Immanuel Klinikum Bernau erhält Zertifizierung nach DIN EN ISO 9001:2015

Qualitätsmanagement im Krankenhaus soll Abläufe, Kommunikation und Patientensicherheit stärken

Das Immanuel Klinikum Bernau Herzzentrum Brandenburg ist erfolgreich nach DIN EN ISO 9001:2015 zertifiziert worden. Die Zertifizierung bestätigt ein strukturiertes Qualitätsmanagement mit verbindlichen Abläufen in Versorgung, Pflege, Verwaltung und interdisziplinärer Zusammenarbeit. Ziel ist eine kontinuierliche Verbesserung der Patientenversorgung und der internen Prozessqualität.

Das Immanuel Klinikum Bernau Herzzentrum Brandenburg hat die Zertifizierung nach DIN EN ISO 9001:2015 erhalten. Die international anerkannte Norm definiert Anforderungen an Qualitätsmanagementsysteme und soll sicherstellen, dass organisatorische Prozesse standardisiert, nachvollziehbar und kontinuierlich verbessert werden.

Nach Angaben des Klinikums umfasst das Qualitätsmanagement sämtliche zentralen Abläufe der stationären Versorgung – von der Patientenaufnahme über Diagnostik und Behandlung bis hin zur Zusammenarbeit zwischen Pflege, ärztlichem Dienst, Verwaltung und weiteren Funktionsbereichen. Durch verbindlich definierte Prozesse sollen Informationen schneller weitergegeben, Zuständigkeiten transparenter gestaltet und potenzielle Fehlerquellen frühzeitig erkannt werden.

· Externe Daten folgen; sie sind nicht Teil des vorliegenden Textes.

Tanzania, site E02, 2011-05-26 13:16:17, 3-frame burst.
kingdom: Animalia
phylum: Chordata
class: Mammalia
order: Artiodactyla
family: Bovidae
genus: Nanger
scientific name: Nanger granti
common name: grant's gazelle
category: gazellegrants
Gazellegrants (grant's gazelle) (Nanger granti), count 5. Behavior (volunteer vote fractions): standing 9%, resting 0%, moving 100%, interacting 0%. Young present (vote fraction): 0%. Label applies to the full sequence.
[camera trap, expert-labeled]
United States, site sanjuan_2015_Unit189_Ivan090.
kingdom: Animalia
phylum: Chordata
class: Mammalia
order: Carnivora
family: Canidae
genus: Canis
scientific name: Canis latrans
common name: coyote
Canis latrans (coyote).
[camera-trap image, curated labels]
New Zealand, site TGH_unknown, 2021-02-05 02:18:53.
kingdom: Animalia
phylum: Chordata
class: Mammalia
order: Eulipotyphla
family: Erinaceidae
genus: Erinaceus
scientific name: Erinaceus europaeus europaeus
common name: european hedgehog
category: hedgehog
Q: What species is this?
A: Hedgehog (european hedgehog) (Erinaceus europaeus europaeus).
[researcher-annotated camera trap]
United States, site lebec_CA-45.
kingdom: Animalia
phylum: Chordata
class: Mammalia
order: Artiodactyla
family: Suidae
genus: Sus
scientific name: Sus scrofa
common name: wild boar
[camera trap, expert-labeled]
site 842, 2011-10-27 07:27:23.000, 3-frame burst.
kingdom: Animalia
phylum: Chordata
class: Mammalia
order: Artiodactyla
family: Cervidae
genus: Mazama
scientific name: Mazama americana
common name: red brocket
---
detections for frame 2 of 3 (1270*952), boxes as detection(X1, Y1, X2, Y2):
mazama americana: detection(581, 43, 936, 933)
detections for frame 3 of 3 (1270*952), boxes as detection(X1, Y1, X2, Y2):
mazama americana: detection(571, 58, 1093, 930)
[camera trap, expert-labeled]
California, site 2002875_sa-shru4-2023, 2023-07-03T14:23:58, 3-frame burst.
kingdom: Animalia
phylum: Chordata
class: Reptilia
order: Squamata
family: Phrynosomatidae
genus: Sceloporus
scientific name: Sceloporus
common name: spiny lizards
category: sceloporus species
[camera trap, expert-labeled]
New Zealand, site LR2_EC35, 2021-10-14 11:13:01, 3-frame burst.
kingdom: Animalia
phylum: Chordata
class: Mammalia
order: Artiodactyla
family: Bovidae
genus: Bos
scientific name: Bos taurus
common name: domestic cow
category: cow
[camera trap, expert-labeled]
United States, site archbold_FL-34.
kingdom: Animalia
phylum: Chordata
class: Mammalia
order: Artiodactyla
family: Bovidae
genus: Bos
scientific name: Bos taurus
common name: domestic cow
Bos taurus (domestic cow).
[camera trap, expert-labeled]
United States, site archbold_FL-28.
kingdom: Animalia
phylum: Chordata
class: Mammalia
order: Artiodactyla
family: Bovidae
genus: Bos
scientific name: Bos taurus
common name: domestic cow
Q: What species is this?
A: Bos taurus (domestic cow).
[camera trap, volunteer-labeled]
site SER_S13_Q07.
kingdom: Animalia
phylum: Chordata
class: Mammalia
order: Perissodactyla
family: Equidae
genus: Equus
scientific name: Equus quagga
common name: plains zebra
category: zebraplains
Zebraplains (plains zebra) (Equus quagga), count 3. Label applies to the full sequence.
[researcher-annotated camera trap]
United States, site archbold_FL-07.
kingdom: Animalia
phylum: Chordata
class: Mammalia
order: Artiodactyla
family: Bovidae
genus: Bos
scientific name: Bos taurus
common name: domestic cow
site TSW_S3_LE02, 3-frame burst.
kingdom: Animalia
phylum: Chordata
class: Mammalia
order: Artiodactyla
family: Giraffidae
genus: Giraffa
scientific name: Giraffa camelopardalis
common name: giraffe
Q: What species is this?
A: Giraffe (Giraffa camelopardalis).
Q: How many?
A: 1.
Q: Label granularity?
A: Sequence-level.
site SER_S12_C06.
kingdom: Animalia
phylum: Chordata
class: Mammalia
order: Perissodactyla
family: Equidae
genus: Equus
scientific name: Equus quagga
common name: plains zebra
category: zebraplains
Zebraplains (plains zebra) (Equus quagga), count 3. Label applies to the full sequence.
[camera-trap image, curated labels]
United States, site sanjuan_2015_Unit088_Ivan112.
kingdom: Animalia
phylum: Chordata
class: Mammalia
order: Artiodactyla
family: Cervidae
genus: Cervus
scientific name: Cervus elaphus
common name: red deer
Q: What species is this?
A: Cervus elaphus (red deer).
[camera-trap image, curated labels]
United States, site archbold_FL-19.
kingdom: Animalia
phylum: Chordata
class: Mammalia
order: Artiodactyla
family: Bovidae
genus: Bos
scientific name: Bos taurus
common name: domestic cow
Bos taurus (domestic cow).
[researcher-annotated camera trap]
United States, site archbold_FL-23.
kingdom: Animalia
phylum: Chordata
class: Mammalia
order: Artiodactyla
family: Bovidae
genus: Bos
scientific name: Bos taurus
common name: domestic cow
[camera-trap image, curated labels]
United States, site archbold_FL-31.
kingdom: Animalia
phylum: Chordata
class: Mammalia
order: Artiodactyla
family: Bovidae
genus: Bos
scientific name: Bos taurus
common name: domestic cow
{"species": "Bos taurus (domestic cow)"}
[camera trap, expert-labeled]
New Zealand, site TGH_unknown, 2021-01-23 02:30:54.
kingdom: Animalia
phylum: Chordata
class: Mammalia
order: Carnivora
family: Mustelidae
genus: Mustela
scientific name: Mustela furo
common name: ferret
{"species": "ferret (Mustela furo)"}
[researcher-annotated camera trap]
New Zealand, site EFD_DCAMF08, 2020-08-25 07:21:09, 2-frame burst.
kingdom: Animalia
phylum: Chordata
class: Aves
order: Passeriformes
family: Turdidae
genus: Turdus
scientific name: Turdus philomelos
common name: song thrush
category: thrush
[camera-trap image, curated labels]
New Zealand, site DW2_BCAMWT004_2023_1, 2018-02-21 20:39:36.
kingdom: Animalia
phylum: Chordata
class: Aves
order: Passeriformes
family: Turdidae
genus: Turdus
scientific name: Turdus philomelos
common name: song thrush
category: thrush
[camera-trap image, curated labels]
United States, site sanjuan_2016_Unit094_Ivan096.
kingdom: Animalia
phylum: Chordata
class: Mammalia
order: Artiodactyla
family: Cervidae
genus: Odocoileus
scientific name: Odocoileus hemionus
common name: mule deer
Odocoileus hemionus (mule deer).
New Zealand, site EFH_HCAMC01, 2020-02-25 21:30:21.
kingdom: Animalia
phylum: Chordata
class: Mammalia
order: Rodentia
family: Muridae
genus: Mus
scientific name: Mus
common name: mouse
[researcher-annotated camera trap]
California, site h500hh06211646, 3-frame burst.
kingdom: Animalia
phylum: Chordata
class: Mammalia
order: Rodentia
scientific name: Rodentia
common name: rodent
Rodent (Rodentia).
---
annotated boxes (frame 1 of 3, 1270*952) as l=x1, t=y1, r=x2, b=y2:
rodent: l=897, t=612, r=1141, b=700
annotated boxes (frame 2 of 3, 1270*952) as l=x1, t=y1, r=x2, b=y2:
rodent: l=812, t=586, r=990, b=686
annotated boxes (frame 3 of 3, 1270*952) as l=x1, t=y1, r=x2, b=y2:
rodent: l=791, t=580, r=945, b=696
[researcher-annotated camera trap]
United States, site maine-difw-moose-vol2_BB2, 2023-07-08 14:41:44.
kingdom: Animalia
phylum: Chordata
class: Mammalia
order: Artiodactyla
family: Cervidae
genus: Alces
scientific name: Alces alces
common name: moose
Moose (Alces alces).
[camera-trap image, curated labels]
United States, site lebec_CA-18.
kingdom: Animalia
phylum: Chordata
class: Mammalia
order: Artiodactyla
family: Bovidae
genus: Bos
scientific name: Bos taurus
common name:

Der Zertifizierung ging eine rund 15-monatige Vorbereitungsphase voraus. Mitarbeitende verschiedener Berufsgruppen analysierten bestehende Arbeitsabläufe, dokumentierten Prozesse und entwickelten Optimierungsmaßnahmen. Ergänzend wurden Schulungen, Workshops und interne Audits durchgeführt, um die Anforderungen der Norm systematisch umzusetzen.

Daniela Zacharias, Leiterin Qualitätsmanagement am Immanuel Klinikum Bernau Herzzentrum Brandenburg, bezeichnete die Zertifizierung als gemeinschaftliche Leistung des Hauses. Die Mitarbeitenden hätten intensiv daran gearbeitet, Abläufe transparenter und sicherer zu gestalten.

Im Rahmen des Zertifizierungsverfahrens überprüften externe Auditoren über mehrere Tage hinweg die Organisations- und Kommunikationsstrukturen des Klinikums. Bewertet wurden unter anderem die Regelung von Verantwortlichkeiten, die interne Informationsweitergabe sowie die systematische Umsetzung von Verbesserungsmaßnahmen. Das Klinikum erhielt dabei die Bestätigung eines wirksamen Qualitätsmanagementsystems und einer ausgeprägten Qualitätsorientierung in der Patientenversorgung.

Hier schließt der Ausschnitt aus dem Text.